* BEGIN DATASET ROWS *
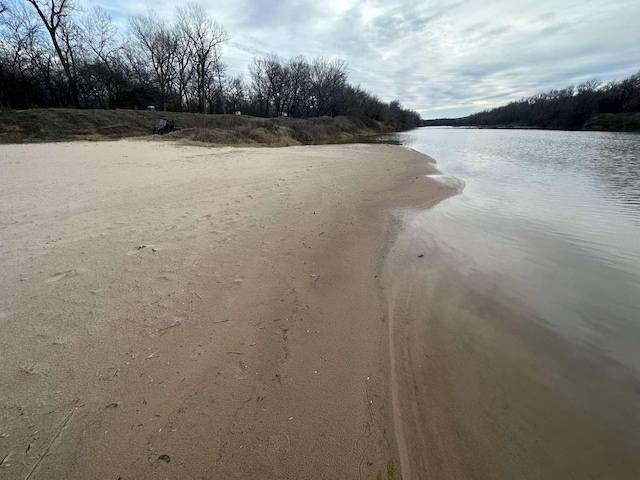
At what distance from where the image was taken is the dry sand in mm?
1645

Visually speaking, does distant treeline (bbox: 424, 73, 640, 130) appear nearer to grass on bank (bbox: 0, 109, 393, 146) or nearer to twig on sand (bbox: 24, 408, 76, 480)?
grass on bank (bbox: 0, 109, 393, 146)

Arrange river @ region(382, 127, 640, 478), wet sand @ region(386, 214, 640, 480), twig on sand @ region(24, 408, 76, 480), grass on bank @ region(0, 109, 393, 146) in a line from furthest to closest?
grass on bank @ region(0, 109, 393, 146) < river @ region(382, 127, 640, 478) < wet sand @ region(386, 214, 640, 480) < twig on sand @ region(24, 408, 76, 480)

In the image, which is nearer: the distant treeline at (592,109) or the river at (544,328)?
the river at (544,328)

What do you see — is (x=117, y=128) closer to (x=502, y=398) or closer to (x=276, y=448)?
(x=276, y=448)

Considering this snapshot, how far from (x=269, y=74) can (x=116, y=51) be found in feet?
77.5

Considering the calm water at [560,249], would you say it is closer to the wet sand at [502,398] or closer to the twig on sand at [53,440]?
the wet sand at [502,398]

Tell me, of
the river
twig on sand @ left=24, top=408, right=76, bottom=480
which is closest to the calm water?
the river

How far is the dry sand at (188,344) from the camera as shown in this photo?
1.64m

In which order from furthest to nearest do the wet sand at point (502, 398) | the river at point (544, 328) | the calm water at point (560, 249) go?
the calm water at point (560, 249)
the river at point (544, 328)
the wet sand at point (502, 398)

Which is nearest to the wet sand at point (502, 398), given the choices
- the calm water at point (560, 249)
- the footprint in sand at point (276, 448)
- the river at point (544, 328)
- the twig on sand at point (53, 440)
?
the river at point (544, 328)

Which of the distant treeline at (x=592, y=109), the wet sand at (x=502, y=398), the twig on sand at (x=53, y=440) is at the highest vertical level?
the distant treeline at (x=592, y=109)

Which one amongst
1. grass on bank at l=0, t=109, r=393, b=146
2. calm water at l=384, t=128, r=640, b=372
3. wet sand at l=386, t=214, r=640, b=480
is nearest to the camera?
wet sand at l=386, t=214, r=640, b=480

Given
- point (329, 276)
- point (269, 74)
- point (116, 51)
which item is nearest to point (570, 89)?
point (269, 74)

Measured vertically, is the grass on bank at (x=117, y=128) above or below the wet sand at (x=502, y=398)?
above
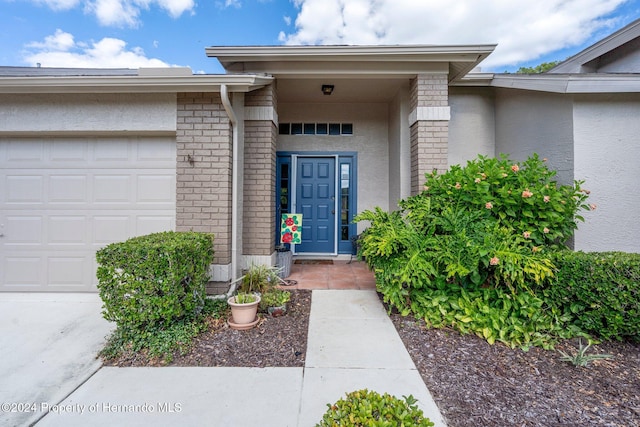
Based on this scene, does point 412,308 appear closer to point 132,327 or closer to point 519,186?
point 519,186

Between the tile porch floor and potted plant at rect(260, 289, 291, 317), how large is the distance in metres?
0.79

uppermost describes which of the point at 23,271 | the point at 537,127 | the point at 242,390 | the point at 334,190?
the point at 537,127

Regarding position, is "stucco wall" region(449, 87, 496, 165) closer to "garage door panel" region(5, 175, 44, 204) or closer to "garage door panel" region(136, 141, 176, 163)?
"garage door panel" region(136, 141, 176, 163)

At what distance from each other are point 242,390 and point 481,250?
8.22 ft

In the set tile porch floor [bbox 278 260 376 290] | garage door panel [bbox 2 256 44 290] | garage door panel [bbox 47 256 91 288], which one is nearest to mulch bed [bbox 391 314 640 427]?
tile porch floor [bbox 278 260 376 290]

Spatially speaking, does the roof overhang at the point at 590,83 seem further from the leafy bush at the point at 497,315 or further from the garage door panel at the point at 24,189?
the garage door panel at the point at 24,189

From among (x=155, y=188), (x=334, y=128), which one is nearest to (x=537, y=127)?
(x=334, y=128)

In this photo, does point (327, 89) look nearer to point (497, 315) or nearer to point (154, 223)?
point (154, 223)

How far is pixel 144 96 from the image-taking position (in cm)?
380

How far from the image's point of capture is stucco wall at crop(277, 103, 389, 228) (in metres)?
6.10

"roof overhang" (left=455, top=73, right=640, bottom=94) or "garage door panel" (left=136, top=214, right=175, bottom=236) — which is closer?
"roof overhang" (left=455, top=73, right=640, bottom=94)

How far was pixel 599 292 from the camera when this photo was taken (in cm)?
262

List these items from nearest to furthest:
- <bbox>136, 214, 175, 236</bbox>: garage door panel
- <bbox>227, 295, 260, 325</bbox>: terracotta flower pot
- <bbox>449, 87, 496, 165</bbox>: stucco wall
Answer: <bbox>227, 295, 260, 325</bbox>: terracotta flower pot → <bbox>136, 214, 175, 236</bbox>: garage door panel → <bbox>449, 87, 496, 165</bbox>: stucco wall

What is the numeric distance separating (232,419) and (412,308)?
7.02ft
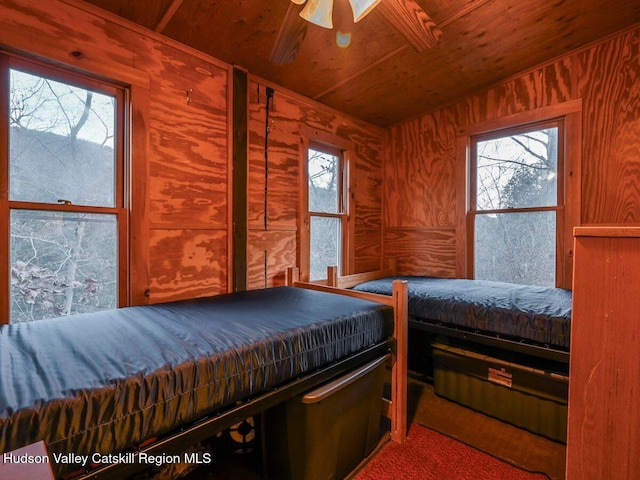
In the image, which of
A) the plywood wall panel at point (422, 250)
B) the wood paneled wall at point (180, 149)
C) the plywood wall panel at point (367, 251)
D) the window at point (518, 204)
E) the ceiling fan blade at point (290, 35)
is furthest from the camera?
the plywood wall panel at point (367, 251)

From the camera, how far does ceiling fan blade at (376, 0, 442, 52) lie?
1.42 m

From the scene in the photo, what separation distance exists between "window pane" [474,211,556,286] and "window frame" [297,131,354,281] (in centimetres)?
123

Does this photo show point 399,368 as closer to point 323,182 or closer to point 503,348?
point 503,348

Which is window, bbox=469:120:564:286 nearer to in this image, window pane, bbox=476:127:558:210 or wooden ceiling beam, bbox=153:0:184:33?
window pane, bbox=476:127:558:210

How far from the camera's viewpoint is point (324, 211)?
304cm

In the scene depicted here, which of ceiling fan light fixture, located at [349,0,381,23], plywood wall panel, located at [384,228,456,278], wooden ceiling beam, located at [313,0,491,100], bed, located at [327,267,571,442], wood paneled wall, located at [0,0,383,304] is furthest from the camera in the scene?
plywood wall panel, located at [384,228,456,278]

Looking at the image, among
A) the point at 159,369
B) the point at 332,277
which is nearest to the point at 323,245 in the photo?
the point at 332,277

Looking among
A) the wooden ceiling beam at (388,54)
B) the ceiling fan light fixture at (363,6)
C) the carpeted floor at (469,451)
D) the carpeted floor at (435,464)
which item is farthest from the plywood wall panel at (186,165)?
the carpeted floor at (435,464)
* END DATASET ROWS *
* BEGIN DATASET ROWS *
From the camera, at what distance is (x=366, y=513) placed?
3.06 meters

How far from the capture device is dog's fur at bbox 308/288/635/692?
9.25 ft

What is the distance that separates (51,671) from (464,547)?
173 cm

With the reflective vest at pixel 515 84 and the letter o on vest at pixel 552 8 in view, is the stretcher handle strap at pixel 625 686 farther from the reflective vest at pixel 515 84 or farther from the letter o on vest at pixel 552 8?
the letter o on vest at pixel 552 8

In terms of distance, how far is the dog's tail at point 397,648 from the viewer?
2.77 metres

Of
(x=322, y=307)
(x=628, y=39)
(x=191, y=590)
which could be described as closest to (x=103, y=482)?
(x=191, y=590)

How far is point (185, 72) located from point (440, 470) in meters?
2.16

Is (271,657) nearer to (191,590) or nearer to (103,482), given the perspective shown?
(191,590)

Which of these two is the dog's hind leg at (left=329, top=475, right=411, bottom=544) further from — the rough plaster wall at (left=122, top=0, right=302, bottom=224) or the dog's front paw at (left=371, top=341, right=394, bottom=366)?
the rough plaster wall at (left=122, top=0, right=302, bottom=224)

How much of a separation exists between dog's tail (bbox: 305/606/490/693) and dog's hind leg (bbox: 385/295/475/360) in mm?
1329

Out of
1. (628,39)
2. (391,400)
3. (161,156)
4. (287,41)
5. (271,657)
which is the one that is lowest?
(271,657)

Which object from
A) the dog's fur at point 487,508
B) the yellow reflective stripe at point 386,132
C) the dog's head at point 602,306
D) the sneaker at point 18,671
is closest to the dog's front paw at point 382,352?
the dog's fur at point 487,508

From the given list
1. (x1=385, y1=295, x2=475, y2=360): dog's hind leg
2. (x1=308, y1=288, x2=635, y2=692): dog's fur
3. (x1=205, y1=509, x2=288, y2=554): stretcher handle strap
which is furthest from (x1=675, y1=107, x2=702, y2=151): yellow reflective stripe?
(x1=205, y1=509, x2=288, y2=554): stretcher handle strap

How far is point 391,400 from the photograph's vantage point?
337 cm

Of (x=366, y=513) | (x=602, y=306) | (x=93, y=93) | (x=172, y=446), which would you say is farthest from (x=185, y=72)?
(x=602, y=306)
* END DATASET ROWS *
* BEGIN DATASET ROWS *
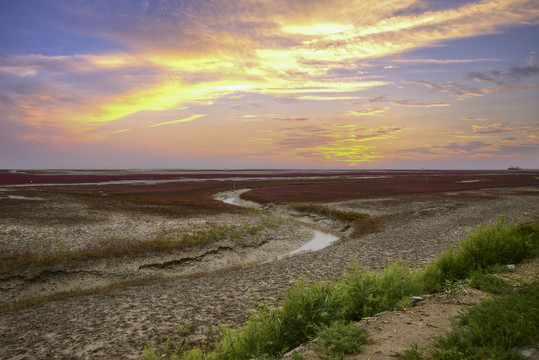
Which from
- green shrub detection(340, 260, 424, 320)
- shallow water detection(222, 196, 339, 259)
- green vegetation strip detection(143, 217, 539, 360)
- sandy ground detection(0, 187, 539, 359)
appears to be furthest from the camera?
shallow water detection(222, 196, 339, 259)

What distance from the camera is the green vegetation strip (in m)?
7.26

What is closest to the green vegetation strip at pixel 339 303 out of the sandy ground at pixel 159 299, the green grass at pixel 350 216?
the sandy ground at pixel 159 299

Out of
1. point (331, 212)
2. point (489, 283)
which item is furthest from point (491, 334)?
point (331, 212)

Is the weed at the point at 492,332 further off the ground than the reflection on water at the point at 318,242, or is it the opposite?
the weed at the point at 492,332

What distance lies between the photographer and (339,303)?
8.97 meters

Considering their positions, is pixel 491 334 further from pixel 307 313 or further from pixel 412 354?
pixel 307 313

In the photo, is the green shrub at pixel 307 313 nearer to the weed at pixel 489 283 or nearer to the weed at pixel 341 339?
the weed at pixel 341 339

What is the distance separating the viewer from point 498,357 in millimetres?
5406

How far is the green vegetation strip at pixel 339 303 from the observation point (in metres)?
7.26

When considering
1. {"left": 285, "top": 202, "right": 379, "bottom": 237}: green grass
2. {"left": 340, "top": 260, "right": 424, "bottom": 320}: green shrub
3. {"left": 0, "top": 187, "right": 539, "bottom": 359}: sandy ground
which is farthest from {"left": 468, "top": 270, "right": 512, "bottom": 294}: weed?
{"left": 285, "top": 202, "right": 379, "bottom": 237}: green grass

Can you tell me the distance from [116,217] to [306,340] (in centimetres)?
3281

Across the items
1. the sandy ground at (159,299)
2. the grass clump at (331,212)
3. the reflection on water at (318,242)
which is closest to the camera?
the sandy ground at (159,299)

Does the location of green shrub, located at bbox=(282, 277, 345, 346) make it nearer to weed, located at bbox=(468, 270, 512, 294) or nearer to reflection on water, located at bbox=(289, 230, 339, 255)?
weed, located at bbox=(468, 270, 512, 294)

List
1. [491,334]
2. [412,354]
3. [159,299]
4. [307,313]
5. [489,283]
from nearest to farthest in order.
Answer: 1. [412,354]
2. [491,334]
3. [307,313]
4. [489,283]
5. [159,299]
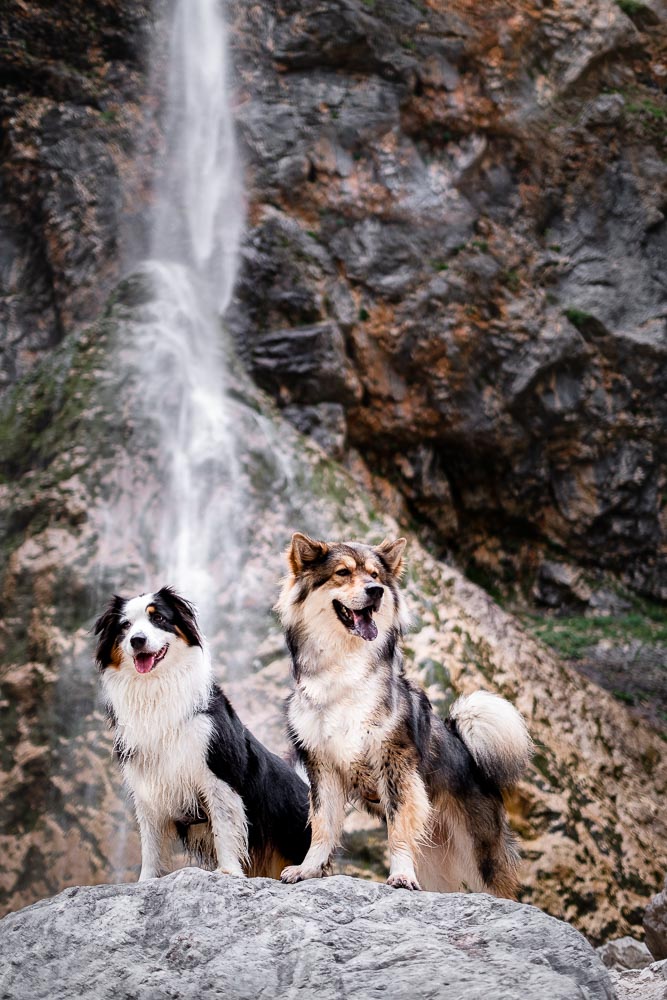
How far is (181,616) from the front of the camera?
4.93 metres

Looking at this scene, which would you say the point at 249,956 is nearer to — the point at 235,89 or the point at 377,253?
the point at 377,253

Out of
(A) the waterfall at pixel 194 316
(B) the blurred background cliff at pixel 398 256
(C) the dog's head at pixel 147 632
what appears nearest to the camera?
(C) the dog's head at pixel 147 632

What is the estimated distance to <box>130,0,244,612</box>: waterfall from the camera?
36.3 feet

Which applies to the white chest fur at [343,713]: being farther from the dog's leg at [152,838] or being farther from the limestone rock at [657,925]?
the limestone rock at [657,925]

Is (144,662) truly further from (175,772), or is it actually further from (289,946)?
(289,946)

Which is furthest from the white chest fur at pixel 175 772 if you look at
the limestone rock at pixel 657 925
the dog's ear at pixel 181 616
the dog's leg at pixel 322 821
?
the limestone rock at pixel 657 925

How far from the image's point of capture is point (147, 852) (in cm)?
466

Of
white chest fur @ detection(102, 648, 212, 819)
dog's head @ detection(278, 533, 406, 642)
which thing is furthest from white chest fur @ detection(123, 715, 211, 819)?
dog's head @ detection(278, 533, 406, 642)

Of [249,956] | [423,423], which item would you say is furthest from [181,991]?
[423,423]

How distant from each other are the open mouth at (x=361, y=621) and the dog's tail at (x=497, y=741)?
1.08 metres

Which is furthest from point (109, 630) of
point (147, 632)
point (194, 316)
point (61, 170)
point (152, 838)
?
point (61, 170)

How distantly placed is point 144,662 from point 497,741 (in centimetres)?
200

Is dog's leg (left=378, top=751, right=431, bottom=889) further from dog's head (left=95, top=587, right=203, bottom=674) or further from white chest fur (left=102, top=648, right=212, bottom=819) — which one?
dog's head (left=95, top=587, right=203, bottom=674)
* END DATASET ROWS *
§ WHAT YOU HAVE TO DO: Please go through the data above and copy out each line that contains the word "plywood".

§ TASK ANSWER:
A) the plywood wall panel at point (422, 250)
C) the plywood wall panel at point (367, 251)
the plywood wall panel at point (367, 251)
In the scene depicted here, which of ceiling fan light fixture, located at [349,0,381,23], plywood wall panel, located at [384,228,456,278], wooden ceiling beam, located at [313,0,491,100], bed, located at [327,267,571,442], wood paneled wall, located at [0,0,383,304] is furthest from the camera in the scene?
plywood wall panel, located at [384,228,456,278]
which item is farthest from the plywood wall panel at (186,165)?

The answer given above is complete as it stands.